# ТЕКСТ ДЛЯ ЧТЕНИЯ
Спрыгнули удачно, никто ничего не поломал и даже не ушибся. Немного пострадала форма, но это нас мало беспокоило. Ей и так на полигоне столько досталось, что ни у кого не возникало сомнений о её участи после возвращения домой, - для огорода, рыбалки и охоты лучше не сыскать. Возвращаясь к вокзалу, встретили паровозный тендер. Разделись до … «без трусов» (а что, темно и никого нет), отмылись, почистили форму и сапоги и пошли, довольные, отдохнувшие и неунывающие, к вокзалу города Караганда. Подходил к заключительной фазе первый и, видно, самый изнурительный этап возвращения из преисподней.
Ребята изучали расписание поездов, а у меня уже сформировался другой, более интересный и дерзкий план. Меня интересовал воздушный вид транспорт и вовсе не на Ригу, а на Минск. Я нашёл дежурного помощника военного коменданта, предъявил ему документы и объяснил цель своего визита. Он показал мне расписание самолётов из Карагандинского аэропорта в котором ни одного рейса ни на Ригу, ни на Минск не было. Лететь можно было только через Москву. Позвонили в кассы аэропорта и оказалось, что не ближайшие сутки билетов и на Москву нет. Помощник коменданта, видно по моему внешнему виду понял, что Казахстан меня уже не очень радует, посоветовал ехать в аэропорт и там на месте своим видом и документами убедить, что «билеты у них есть, потому что оказалась неиспользованной чья-то броня». При этом хитро улыбнулся и развел руками, вот так, мол, где-то. План мне понравился, я поблагодарил и направился к друзьям..
Нашёл ребят возле касс, где они намерены были брать билеты на Алма-Ату и с пересадкой в Москве до Риги. Выслушав их план, я предложил свой, который их здорово огорошил. Растерянно они осмысливали, а затем услышал что-то вроде, - так чего стоим.

В аэропорту, куда доехали на каком-то частном РАФике, было безлюдно. В кассе, действительно, поначалу билетов не было, но сработали магические справки, выданные нам как приложение к командировочному предписанию. На обратной стороне стояли черные квадратные штампы, перечёркнутые красной полосой, и надписью «Командируется с выполнения государственного задания». Наш рейс был утром, кажется, часов в 11 и нужно было где-то убить время. Решили расположиться в зале ожидания, где тихо дремали человек 5-7 пассажиров. Расположились , как водится, на всё том же моём дипломате развернули всё то же содержимое. Неожиданно к нам, довольно бесцеремонно присоединился мужчина лет пятидесяти. Представился ожидающим рейса на Москву и, заодно, директором завода безалкогольных напитков. Он не отказался от нашего угощения и высказал сожаление, что без хлеба есть шпроты с ножа ему как-то непривычно. Стоило нам только захотеть открыть свои рты, чтобы объяснить ему куда идти, как он опередил и … пригласил нас на экскурсию к себе на завод. На наше возражение, что нас мало интересуют технологии выпуска лимонада и кваса, он убедил нас, что там, на заводе, у него есть хлеб, вкусный казахский хлеб и даже лепёшки. Мы сразу убедились.

[Сохранённые записи]

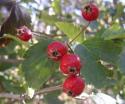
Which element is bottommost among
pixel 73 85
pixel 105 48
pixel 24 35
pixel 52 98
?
pixel 52 98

# ВАШИ ЗАДАНИЯ
- a) Пожалуйста, ответьте по тексту о возвращении с полигона через Караганду: кем представился мужчина, который подсел к путникам в зале ожидания аэропорта?
- b) Продолжите рассказ о возвращении с полигона через Караганду, начав сразу после его последней фразы.

# РЕЗУЛЬТАТЫ ЗАДАНИЙ
- a) Он представился пассажиром, ожидающим рейса на Москву, и директором завода безалкогольных напитков.

- b)
Мужчина, предложивший называть его просто Директор, куда-то отошёл, сказал – позвонить, и минут через 5-6 вернулся, предложил ещё выпить. Мы не отказались составить ему компанию, хотя водки оставалась одна бутылка, сухое выпили в товарнике, а бальзам исчез только Сашин.
Через пол часа подошёл молодой парень и что-то на казахском (наверно?) языке сказал Директору, тот встал и на русском предложил пройти с ним, мол, машина подана. Ехали минут 20-30, но не в Караганду, а куда-то в сторону, потом через проходную к внушительному строению. Через 5 минут мы были в его просторном кабинете. Директор ещё раз предложил нам экскурсию по заводу и выслушав наш вежливый отказ, извиняясь, ненадолго вышел. Вернулся с шофёром и из принесённых сумок на столе появились виноград, апельсины, алыча, хлеб, масло … и несколько бутылок лимонада и кваса. Пригласил к столу и сам сел не во главе, а между нами. Предупредил, что в бутылках не лимонад, а концентрат для его производства, крепостью около 70 градусов.
Должен извиниться, но началась вкусная пьянка. Смутно помню, что очень хотелось спать, но Директор, вручив каждому по бутылке «лимонада» вместе с шофёром помогли дойти до машины и мы вернулись в аэропорт. Так же не очень хорошо помню, но в полном составе попали в самолёт, кажется это был ТУ-104, очевидно взлетели, и через полтора часа приземлились в Домодедово.

Москва – Минск – Рига.

Московский аэропорт встретил нас прекрасной европейской погодой. Было просто нормально тепло, солнце смотрело из полупрозрачных облаков и дул простой тёплый ветерок. Настроение было приподнятым, пока нас не остановил, весь из себя в портупеях и блестящих хромовых сапогах московский патруль. Это произошло, едва мы ступили на мрамор аэровокзала. Чувствуя недоброе, Директор распрощался с нами и удалился.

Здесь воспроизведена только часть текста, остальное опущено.